++++ Исходный текст

Юханна Садо занимался чисткой обуви в артели "Труд-Ассириец", он был одним из 80 ассирийцев, арестованных в августе 1937 года по обвинению в контрреволюционной деятельности – "участии в к/р. организации, созданной в Ленинграде среди ассирийцев германской разведкой". 50 арестованных сразу же были расстреляны, а из оставшихся половина погибла в лагерях. Архимандрит Стефан (Садо), который служит в Александро-Невской Лавре, – внук Юханны Садо. Каждый год в августе он приходит на Левашовское мемориальное кладбище, оно же Левашовская пустошь, где был расстрельный полигон и теперь установлен памятник погибшим ассирийцам.

В 1948 году он вернулся в Ленинград и был снова арестован как "повторник" и сослан бессрочно

– Пик этой операции был 5 февраля 1938 года, она называлась иранской – так же, как были греческая, финская, польская операции НКВД. По иранской операции по всему Советскому Союзу арестовывали, в основном, ассирийцев, персидских армян, персов, – рассказывает архимандрит Стефан. – Эта операция была не такая кровожадная, как немецкая или финская, но тоже очень многих расстреляли. Дед получил 10 лет лагерей и выжил. В 1948 году он вернулся в Ленинград и был снова арестован как "повторник" и сослан бессрочно в Красноярский край. Тогда из отсидевших свою "десятку" многих арестовали повторно, чтобы они не портили своим видом социалистическую действительность. Но после смерти Сталина дед вернулся в Ленинград и дожил до 1973 года. Точная дата его рождения, кстати, неизвестна, он же горец, жил в горах в Турции, в христианском анклаве. Дед был простой человек, работяга огромного роста, он бежал из Турции в Россию в 1915 году. А в 1923 через Новороссийск выехал в Месопотамию, три года служил по контракту в английских войсках и в 1927 году опять вернулся в Советский Союз, потому что здесь родственники были, НЭП был – вот он и думал, что все наладится. А потом границы закрылись. Дед приехал из Майкопа в Ленинград на сезонные заработки – все та же чистка обуви – и поселился здесь с начала 30-х годов со всей семьей. Когда его арестовали, семья продолжала здесь жить, они остались тут и в блокаду, правда, после первой зимы смогли все-таки выехать из города. Дед был большой, сильный, бывалый, закаленный в испытаниях человек, но грубоватый, малообразованный. Его старший сын родился в Мосуле, средний в Бейруте, а младший – мой отец – уже в Ленинграде. Дед служил около Мосула в английских войсках, это был ассирийский батальон.

++++++++

* Задание 1
Перепишите целиком текст о судьбе Юханны Садо, ничего в нем не меняя.
Текст и записи между собой никак не связаны.

++++ Фрагмент набора данных

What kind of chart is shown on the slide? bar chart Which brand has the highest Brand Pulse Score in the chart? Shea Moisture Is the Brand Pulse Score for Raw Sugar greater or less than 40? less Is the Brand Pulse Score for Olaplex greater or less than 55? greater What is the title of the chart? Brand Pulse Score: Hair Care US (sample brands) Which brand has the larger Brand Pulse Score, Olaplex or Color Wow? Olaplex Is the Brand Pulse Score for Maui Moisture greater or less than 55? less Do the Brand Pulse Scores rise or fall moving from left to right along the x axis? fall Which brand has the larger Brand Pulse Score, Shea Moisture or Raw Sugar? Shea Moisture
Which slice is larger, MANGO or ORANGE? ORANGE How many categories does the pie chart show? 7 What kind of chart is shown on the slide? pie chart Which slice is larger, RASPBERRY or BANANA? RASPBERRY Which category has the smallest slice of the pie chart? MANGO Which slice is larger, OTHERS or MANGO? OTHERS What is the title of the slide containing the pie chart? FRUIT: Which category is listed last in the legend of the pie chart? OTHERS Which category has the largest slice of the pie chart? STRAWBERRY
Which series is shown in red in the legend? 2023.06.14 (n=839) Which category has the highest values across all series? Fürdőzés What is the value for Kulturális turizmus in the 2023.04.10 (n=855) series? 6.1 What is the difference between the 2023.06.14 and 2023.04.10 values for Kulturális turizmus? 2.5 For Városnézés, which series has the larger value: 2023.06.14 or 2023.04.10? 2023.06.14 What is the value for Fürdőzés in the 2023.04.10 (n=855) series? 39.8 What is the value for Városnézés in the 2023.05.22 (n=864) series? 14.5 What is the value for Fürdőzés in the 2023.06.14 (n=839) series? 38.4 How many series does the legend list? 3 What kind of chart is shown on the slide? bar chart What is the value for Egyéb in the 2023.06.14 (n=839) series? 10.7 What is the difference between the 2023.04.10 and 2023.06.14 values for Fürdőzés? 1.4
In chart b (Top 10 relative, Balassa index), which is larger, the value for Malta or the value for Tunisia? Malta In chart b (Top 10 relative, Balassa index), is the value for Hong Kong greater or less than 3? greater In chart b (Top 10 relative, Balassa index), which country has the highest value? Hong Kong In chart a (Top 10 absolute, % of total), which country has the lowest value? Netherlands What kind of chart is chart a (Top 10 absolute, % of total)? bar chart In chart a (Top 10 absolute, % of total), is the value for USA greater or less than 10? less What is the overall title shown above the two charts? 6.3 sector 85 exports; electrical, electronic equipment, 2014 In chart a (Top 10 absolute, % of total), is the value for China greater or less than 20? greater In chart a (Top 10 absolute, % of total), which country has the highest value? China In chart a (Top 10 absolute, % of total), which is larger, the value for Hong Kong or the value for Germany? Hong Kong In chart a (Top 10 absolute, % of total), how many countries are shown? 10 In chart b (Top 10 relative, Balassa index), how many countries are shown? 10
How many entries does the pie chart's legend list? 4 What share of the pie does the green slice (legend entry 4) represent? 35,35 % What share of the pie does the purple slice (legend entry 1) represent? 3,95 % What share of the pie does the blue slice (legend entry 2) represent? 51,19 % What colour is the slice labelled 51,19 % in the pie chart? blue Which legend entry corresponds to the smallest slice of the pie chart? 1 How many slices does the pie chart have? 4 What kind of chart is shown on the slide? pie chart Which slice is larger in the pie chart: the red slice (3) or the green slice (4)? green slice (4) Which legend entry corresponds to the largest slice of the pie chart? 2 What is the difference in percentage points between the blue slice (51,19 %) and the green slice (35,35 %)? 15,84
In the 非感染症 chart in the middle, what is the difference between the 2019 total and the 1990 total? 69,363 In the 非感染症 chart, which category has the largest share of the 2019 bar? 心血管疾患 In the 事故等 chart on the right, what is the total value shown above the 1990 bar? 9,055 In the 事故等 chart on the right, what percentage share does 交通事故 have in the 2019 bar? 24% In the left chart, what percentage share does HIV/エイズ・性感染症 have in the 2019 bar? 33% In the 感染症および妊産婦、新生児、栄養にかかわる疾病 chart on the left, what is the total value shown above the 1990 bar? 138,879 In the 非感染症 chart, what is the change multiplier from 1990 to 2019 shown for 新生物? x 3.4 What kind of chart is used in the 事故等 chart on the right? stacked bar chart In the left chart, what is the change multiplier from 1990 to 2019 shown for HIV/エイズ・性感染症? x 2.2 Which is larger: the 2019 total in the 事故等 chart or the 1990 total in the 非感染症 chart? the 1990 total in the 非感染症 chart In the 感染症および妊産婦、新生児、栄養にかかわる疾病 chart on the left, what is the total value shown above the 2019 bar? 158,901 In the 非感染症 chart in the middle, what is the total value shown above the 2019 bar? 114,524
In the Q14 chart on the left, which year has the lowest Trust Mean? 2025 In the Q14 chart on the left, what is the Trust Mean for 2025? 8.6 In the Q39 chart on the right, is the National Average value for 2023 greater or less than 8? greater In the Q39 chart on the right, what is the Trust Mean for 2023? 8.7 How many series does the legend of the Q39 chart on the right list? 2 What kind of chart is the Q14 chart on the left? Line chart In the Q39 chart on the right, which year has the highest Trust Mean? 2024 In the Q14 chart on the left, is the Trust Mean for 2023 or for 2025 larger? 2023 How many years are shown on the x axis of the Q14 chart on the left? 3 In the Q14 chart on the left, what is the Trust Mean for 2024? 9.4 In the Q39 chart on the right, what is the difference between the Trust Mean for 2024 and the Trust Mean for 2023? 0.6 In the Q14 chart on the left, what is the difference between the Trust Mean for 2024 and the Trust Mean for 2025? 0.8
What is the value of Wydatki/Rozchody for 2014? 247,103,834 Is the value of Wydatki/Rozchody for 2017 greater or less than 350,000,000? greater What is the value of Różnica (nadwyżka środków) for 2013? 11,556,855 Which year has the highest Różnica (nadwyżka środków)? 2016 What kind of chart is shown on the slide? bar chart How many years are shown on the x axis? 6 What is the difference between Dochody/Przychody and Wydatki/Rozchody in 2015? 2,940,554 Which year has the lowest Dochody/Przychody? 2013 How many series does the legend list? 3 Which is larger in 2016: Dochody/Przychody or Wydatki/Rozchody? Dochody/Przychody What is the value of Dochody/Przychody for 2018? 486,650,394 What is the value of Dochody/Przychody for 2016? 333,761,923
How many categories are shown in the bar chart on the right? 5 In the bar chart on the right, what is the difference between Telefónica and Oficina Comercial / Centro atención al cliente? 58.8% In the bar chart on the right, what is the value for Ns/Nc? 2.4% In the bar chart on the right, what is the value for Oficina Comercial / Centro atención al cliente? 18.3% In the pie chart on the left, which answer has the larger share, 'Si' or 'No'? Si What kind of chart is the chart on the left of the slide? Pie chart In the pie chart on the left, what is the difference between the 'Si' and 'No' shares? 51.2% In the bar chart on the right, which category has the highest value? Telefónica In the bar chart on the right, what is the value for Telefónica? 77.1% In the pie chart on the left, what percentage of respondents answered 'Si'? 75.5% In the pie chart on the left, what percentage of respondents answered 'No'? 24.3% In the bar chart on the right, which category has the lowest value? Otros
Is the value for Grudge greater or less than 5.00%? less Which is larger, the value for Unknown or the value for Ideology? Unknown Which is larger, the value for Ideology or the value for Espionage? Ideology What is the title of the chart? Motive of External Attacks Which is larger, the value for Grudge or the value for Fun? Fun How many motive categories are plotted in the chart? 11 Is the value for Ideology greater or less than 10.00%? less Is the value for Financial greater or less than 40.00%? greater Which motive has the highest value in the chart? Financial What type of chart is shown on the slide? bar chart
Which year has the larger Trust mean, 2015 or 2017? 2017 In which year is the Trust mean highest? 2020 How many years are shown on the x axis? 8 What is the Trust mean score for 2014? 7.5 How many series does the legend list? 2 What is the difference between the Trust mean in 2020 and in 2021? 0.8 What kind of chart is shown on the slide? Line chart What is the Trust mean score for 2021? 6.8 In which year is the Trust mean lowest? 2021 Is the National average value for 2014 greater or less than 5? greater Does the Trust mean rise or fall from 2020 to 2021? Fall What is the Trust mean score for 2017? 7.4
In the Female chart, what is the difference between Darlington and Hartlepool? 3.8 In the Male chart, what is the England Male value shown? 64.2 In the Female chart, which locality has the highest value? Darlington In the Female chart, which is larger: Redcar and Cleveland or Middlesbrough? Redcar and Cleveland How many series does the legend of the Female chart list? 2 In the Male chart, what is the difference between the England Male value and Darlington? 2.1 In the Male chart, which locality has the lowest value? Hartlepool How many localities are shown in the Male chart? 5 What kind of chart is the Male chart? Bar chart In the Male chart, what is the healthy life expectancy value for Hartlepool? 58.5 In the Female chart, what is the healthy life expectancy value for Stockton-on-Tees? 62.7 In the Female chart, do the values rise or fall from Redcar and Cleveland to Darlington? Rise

++++++++

* Задание 2
Приведите заново строки записей с самого начала до строки, содержащей «Which series is», включительно, без каких-либо изменений.

* Результат выполнения 1
Юханна Садо занимался чисткой обуви в артели "Труд-Ассириец", он был одним из 80 ассирийцев, арестованных в августе 1937 года по обвинению в контрреволюционной деятельности – "участии в к/р. организации, созданной в Ленинграде среди ассирийцев германской разведкой". 50 арестованных сразу же были расстреляны, а из оставшихся половина погибла в лагерях. Архимандрит Стефан (Садо), который служит в Александро-Невской Лавре, – внук Юханны Садо. Каждый год в августе он приходит на Левашовское мемориальное кладбище, оно же Левашовская пустошь, где был расстрельный полигон и теперь установлен памятник погибшим ассирийцам.

В 1948 году он вернулся в Ленинград и был снова арестован как "повторник" и сослан бессрочно

– Пик этой операции был 5 февраля 1938 года, она называлась иранской – так же, как были греческая, финская, польская операции НКВД. По иранской операции по всему Советскому Союзу арестовывали, в основном, ассирийцев, персидских армян, персов, – рассказывает архимандрит Стефан. – Эта операция была не такая кровожадная, как немецкая или финская, но тоже очень многих расстреляли. Дед получил 10 лет лагерей и выжил. В 1948 году он вернулся в Ленинград и был снова арестован как "повторник" и сослан бессрочно в Красноярский край. Тогда из отсидевших свою "десятку" многих арестовали повторно, чтобы они не портили своим видом социалистическую действительность. Но после смерти Сталина дед вернулся в Ленинград и дожил до 1973 года. Точная дата его рождения, кстати, неизвестна, он же горец, жил в горах в Турции, в христианском анклаве. Дед был простой человек, работяга огромного роста, он бежал из Турции в Россию в 1915 году. А в 1923 через Новороссийск выехал в Месопотамию, три года служил по контракту в английских войсках и в 1927 году опять вернулся в Советский Союз, потому что здесь родственники были, НЭП был – вот он и думал, что все наладится. А потом границы закрылись. Дед приехал из Майкопа в Ленинград на сезонные заработки – все та же чистка обуви – и поселился здесь с начала 30-х годов со всей семьей. Когда его арестовали, семья продолжала здесь жить, они остались тут и в блокаду, правда, после первой зимы смогли все-таки выехать из города. Дед был большой, сильный, бывалый, закаленный в испытаниях человек, но грубоватый, малообразованный. Его старший сын родился в Мосуле, средний в Бейруте, а младший – мой отец – уже в Ленинграде. Дед служил около Мосула в английских войсках, это был ассирийский батальон.

* Результат выполнения 2
What kind of chart is shown on the slide? bar chart Which brand has the highest Brand Pulse Score in the chart? Shea Moisture Is the Brand Pulse Score for Raw Sugar greater or less than 40? less Is the Brand Pulse Score for Olaplex greater or less than 55? greater What is the title of the chart? Brand Pulse Score: Hair Care US (sample brands) Which brand has the larger Brand Pulse Score, Olaplex or Color Wow? Olaplex Is the Brand Pulse Score for Maui Moisture greater or less than 55? less Do the Brand Pulse Scores rise or fall moving from left to right along the x axis? fall Which brand has the larger Brand Pulse Score, Shea Moisture or Raw Sugar? Shea Moisture
Which slice is larger, MANGO or ORANGE? ORANGE How many categories does the pie chart show? 7 What kind of chart is shown on the slide? pie chart Which slice is larger, RASPBERRY or BANANA? RASPBERRY Which category has the smallest slice of the pie chart? MANGO Which slice is larger, OTHERS or MANGO? OTHERS What is the title of the slide containing the pie chart? FRUIT: Which category is listed last in the legend of the pie chart? OTHERS Which category has the largest slice of the pie chart? STRAWBERRY
Which series is shown in red in the legend? 2023.06.14 (n=839) Which category has the highest values across all series? Fürdőzés What is the value for Kulturális turizmus in the 2023.04.10 (n=855) series? 6.1 What is the difference between the 2023.06.14 and 2023.04.10 values for Kulturális turizmus? 2.5 For Városnézés, which series has the larger value: 2023.06.14 or 2023.04.10? 2023.06.14 What is the value for Fürdőzés in the 2023.04.10 (n=855) series? 39.8 What is the value for Városnézés in the 2023.05.22 (n=864) series? 14.5 What is the value for Fürdőzés in the 2023.06.14 (n=839) series? 38.4 How many series does the legend list? 3 What kind of chart is shown on the slide? bar chart What is the value for Egyéb in the 2023.06.14 (n=839) series? 10.7 What is the difference between the 2023.04.10 and 2023.06.14 values for Fürdőzés? 1.4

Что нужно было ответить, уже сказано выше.